§ **Given text**

□ □ □ □ □ □ □

# Lawn attachment



## jneff1321 (Aug 10, 2013)

Hey I'm lookin for either a weight box or wheel weights for a Murray 18/42 lawn tractor


----------



## hamster (Sep 14, 2013)

Halfords go to halfords near we're you live hamstet


----------



## fatjay (Dec 6, 2013)

I needed one, and ended up building one when I couldn't find one anywhere for a reasonable price. $400+ for a proper box or $50 or less for a home made job.


----------



## wjjones (May 28, 2010)

fatjay said:


> I needed one, and ended up building one when I couldn't find one anywhere for a reasonable price. $400+ for a proper box or $50 or less for a home made job.




Thats what I do I even try to reproduce the simple metal parts that break like a strut bracket that broke back in the summer. It holds the cross member from one side of the frame to the other, and attaches to the rearend. I had to make 3 before I got it right but it saved me some $$, and I made it out of a thicker piece of metal so maybe it will not break so easy next time.

□ □ □ □ □ □ □

[Spatial relationship data]

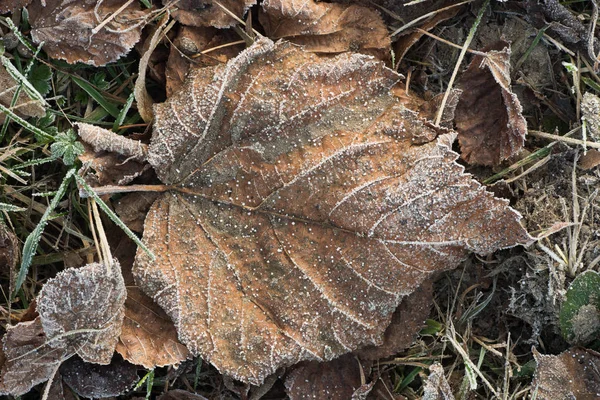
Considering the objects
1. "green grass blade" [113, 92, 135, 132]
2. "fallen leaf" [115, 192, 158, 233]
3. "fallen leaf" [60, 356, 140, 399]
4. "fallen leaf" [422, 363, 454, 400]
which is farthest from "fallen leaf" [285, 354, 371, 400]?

□ □ □ □ □ □ □

§ **Task to complete**
Can you write out, word for word, the stretch of the lawn tractor thread from "## fatjay (Dec" through "(May 28, 2010)"?

§ **Result of the task**
## fatjay (Dec 6, 2013)

I needed one, and ended up building one when I couldn't find one anywhere for a reasonable price. $400+ for a proper box or $50 or less for a home made job.


----------



## wjjones (May 28, 2010)